The 95% confidence interval and standard error of the HRMC are:

$$ \left[ HR_{MC} \times e^{-1.95 \times se} : HR_{MC} \times e^{1.95 \times se} \right] , $$ $$ \text{ where } se = \sqrt{\frac{V}{Q \times R}} \text{ and } V = \sum_{j=1}^J {\frac{d_j \times (n_j - d_j) \times n_{1j} \times n_{0j}}{n_j^2(n_j - 1)}} $$

In the formula, dj is the sum of the dead in both groups at each specific time j. n1j and n0j are the no. of patients at risk in group 1 and 0 respectively at start of time j.

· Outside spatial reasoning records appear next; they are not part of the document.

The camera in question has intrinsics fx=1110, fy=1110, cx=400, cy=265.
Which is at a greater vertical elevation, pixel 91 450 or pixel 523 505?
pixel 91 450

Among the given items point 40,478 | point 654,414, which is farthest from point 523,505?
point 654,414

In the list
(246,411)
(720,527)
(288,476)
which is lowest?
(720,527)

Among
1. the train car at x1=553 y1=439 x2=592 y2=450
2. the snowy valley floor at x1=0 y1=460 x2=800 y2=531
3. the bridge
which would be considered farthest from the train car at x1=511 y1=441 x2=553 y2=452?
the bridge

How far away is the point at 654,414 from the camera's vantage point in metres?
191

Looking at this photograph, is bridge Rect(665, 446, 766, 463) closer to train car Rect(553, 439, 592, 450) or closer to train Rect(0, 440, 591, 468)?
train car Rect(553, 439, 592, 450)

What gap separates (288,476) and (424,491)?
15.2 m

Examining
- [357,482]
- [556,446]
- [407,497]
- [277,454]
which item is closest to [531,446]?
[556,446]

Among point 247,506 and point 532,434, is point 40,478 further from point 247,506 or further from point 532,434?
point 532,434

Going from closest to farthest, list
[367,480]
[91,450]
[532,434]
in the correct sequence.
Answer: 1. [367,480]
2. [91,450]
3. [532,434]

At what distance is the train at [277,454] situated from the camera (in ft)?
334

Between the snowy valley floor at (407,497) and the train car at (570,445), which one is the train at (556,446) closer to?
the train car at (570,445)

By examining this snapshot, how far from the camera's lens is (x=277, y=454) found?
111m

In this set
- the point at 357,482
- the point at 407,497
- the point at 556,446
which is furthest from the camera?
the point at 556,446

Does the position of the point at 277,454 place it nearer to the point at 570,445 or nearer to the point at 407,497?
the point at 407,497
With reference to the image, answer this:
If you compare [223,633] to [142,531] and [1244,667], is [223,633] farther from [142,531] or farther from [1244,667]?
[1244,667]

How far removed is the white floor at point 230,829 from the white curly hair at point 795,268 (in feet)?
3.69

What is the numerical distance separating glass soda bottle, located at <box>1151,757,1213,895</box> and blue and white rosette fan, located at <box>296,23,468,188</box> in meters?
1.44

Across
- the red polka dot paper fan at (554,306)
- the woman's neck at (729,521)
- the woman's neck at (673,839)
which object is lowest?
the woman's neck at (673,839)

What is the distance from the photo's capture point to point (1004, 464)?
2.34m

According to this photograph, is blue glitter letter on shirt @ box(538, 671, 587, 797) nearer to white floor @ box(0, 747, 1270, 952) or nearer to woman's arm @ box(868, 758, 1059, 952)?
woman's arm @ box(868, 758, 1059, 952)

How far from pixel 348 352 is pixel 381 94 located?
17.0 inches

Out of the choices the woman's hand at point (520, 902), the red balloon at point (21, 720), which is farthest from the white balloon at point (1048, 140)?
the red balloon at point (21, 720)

Log-rank test of equality between the rates of two groups

It can be tested whether the hazard rates, and hence the survival rates, of two groups can be assumed to be equal. This is done with the Mantel-Cox chi-square test, also known as the log-rank test. It is (as the name indicates) a chi-square (χ2) test where the observed numbers of deaths in the groups are compared with the expected numbers of deaths in the groups, if the rates had been the same in the groups. The chi-square number is calculated as follows:

$$ \chi^2 = \frac{U^2}{V} , \text{ where } U = \sum_{j=1}^J {\left( d_{1j} - \frac{d_j \times n_{1j}}{n_j} \right) } $$

The corresponding p-value is then obtained from the chi-square-distribution as the area under the curve of the chi-square probability density function from χ2 to infinity. If the p-value is below 0.05 we can reject the null hypothesis, saying that the rates of the two groups are equal. In this case the rates are then significantly different from each other on a 5% significance level. The degrees of freedom (DF) in this case is always 1 (since there are two groups).